__TEXT__
Ghana has been allocated $234 million by the Global Fund (GF) to fight against Malaria, Tuberculosis (TB) and HIV/ AIDS.
The grant, spanning 2023-2025 is expected to accelerate efforts at reducing prevalence of the three diseases as well as build a resilient health system to control epidemics.
In view of that, the Country Coordinating Mechanism, (CCM), which manages Ghana’s GF funds, yesterday launched a countrywide stakeholder dialogue to solicit inputs towards a final application to access the funds by January 2024.
The Executive Secretary of CCM-Ghana, Samuel Hackman, in a remark said Ghana’s allocation was based on disease burden levels and current economic status.
He said of the total amount, $120 million would go into malaria interventions, $95 million into HIV/AIDS and $18.2 million to fight TB.
“Recent unprecedented health challenges had a devastating impact on the progress made but together, we can get back on track to end the three diseases by 2030, to build resilient and sustainable systems for health and strengthen pandemic preparedness, to make the world healthier and more equitable,” he noted.
According to the Executive Secretary, the idea to embark on a dialogue across all 16 regions of Ghana to take views from the general public was to ensure the final funding request presented, reflects real needs of the populace to advance quality healthcare.
“We must put people and communities at the centre of all our work. We must put greater focus on equity, sustainability, efficiency, program quality and innovation.
We must reduce new infections across the three diseases, addressing structural barriers and leveraging innovations in prevention tools and approaches,” he stated.
The Vice Chairperson of the CCM, Mr Ernest Ortsin, who launched the dialogue, indicated that the new allocation by the GF was based on Ghana’s renewed performance on some health indicators.
“In the last funding round, we saw a drop in the amount allocated to Ghana from the previous amount but this one has shot up a little so we want to ensure that we utilise the funds efficiently and improve health outcomes at the last mile,” he said.

__INFORMATION SUPPLIED__
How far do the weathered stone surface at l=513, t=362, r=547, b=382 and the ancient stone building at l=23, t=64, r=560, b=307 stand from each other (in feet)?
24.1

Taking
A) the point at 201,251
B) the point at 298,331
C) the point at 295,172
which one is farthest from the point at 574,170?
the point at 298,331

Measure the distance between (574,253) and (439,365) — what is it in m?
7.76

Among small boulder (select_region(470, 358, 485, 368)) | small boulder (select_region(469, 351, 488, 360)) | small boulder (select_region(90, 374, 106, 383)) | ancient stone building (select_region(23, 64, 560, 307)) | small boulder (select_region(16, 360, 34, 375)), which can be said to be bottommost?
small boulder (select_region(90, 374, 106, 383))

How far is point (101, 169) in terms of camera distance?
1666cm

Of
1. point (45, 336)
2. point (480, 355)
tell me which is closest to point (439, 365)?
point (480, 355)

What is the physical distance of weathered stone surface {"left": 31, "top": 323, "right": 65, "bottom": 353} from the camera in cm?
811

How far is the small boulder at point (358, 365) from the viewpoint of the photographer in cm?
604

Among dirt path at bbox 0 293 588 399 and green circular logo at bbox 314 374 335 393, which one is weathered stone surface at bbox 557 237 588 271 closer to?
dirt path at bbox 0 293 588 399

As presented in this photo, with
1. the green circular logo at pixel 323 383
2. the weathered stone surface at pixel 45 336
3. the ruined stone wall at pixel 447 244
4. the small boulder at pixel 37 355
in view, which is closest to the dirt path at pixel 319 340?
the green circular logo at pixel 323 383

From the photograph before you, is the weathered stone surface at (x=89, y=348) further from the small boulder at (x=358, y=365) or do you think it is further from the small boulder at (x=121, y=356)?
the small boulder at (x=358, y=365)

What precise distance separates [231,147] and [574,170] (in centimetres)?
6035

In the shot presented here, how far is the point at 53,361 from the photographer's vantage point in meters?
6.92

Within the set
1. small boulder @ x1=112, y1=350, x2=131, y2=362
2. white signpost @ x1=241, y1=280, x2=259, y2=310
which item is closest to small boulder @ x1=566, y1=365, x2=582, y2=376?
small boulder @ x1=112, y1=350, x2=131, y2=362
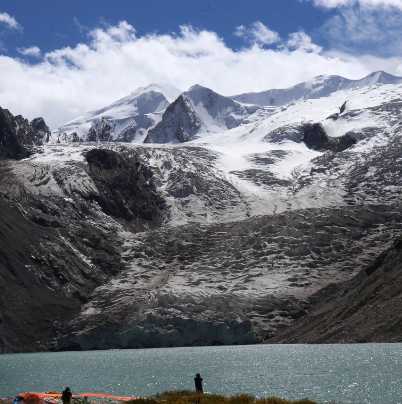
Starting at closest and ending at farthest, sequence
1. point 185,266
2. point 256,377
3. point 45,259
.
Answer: point 256,377
point 45,259
point 185,266

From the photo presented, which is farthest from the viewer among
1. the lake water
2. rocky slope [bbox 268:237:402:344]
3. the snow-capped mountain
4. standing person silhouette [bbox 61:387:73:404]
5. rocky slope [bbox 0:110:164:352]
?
the snow-capped mountain

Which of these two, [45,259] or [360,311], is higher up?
[45,259]

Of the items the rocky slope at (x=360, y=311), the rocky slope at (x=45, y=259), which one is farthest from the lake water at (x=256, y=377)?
the rocky slope at (x=45, y=259)

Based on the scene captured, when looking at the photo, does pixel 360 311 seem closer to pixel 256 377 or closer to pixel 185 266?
pixel 256 377

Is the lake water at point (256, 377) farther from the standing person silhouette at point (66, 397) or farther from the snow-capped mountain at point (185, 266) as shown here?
the snow-capped mountain at point (185, 266)

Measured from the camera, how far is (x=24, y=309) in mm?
135125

__WHAT THIS EXERCISE ASKS__
(1) Render this sentence from the Global Fund grant article in Spanish: "The grant, spanning 2023-2025 is expected to accelerate efforts at reducing prevalence of the three diseases as well as build a resilient health system to control epidemics."
(2) Please carry the Global Fund grant article forward, picking up right after its final sentence.

__ANSWERS TO THE EXERCISE__
(1) Se espera que la subvención, que abarca el período 2023-2025, acelere los esfuerzos para reducir la prevalencia de las tres enfermedades y construya un sistema de salud resiliente para controlar las epidemias.

(2)
“We must work to ensure that we reduce new infections and tackle human rights and gender-related barriers for lasting impact,” he added.
The World Health Organisation (WHO) Country Representative, Dr Francis Kasolo, in a speech read on his behalf said while Ghana had made significant strides in indicators across the three diseases, efforts must be made to close prevailing gaps.
“We need to improve efforts to find and place on treatment over 100,000 additional Persons Living with HIV (PLHIV) to reach epidemic controls, we need to find missing tuberculosis cases and accelerate efforts towards malaria elimination,” he said.
Dr Kasolo pledged WHO and its partner’s commitment to support a successful country dialogue and grant application.
The Executive Director of Hope for Future Generations and a Member of Developing NGO Country Delegation to the Global Fund Board, By Cecilia Lodonu-Senoo, urged Civil Society organisations to work together to contribute to an effective programming and utilisation of the global fund.
Founded in 2002, the GF, is an independent, multilateral financing entity designed to raise significant resources and accelerate efforts to end HIV/AIDS, TB and malaria epidemics.
The fund has so far supported Ghana’s fight against the three diseases with over $1 billion while helping to strengthen health systems across 155 countries.